TASK OBJECTIVE: Please retype the records that appear below, exactly and in full.

INPUT FOR THIS TASK:
====

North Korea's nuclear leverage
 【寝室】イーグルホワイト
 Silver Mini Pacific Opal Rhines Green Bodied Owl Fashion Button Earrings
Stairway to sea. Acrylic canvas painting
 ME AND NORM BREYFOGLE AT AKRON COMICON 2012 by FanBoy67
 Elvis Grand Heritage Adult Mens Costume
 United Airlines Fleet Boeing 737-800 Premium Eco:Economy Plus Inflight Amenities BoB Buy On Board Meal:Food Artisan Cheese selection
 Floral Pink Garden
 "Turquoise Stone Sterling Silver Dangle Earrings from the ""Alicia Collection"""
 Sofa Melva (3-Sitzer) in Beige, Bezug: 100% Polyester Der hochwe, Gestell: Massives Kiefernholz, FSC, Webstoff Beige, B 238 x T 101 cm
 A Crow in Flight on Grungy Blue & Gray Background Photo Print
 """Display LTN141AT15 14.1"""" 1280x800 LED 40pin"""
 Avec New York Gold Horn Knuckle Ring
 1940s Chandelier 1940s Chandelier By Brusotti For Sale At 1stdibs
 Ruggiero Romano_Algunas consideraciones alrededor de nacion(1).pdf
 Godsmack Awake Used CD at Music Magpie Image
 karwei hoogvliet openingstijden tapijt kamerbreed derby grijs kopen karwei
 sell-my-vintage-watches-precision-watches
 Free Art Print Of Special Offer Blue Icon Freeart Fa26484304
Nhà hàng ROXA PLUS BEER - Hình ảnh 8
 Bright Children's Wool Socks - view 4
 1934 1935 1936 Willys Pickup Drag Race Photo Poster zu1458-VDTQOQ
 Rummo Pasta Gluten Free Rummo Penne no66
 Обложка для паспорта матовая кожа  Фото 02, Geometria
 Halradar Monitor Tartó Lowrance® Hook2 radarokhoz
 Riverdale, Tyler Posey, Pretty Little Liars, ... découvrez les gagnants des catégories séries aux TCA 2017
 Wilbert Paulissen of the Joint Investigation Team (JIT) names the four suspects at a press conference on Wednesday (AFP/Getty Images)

====

OUTPUT FOR THIS TASK:
North Korea's nuclear leverage
 【寝室】イーグルホワイト
 Silver Mini Pacific Opal Rhines Green Bodied Owl Fashion Button Earrings
Stairway to sea. Acrylic canvas painting
 ME AND NORM BREYFOGLE AT AKRON COMICON 2012 by FanBoy67
 Elvis Grand Heritage Adult Mens Costume
 United Airlines Fleet Boeing 737-800 Premium Eco:Economy Plus Inflight Amenities BoB Buy On Board Meal:Food Artisan Cheese selection
 Floral Pink Garden
 "Turquoise Stone Sterling Silver Dangle Earrings from the ""Alicia Collection"""
 Sofa Melva (3-Sitzer) in Beige, Bezug: 100% Polyester Der hochwe, Gestell: Massives Kiefernholz, FSC, Webstoff Beige, B 238 x T 101 cm
 A Crow in Flight on Grungy Blue & Gray Background Photo Print
 """Display LTN141AT15 14.1"""" 1280x800 LED 40pin"""
 Avec New York Gold Horn Knuckle Ring
 1940s Chandelier 1940s Chandelier By Brusotti For Sale At 1stdibs
 Ruggiero Romano_Algunas consideraciones alrededor de nacion(1).pdf
 Godsmack Awake Used CD at Music Magpie Image
 karwei hoogvliet openingstijden tapijt kamerbreed derby grijs kopen karwei
 sell-my-vintage-watches-precision-watches
 Free Art Print Of Special Offer Blue Icon Freeart Fa26484304
Nhà hàng ROXA PLUS BEER - Hình ảnh 8
 Bright Children's Wool Socks - view 4
 1934 1935 1936 Willys Pickup Drag Race Photo Poster zu1458-VDTQOQ
 Rummo Pasta Gluten Free Rummo Penne no66
 Обложка для паспорта матовая кожа  Фото 02, Geometria
 Halradar Monitor Tartó Lowrance® Hook2 radarokhoz
 Riverdale, Tyler Posey, Pretty Little Liars, ... découvrez les gagnants des catégories séries aux TCA 2017
 Wilbert Paulissen of the Joint Investigation Team (JIT) names the four suspects at a press conference on Wednesday (AFP/Getty Images)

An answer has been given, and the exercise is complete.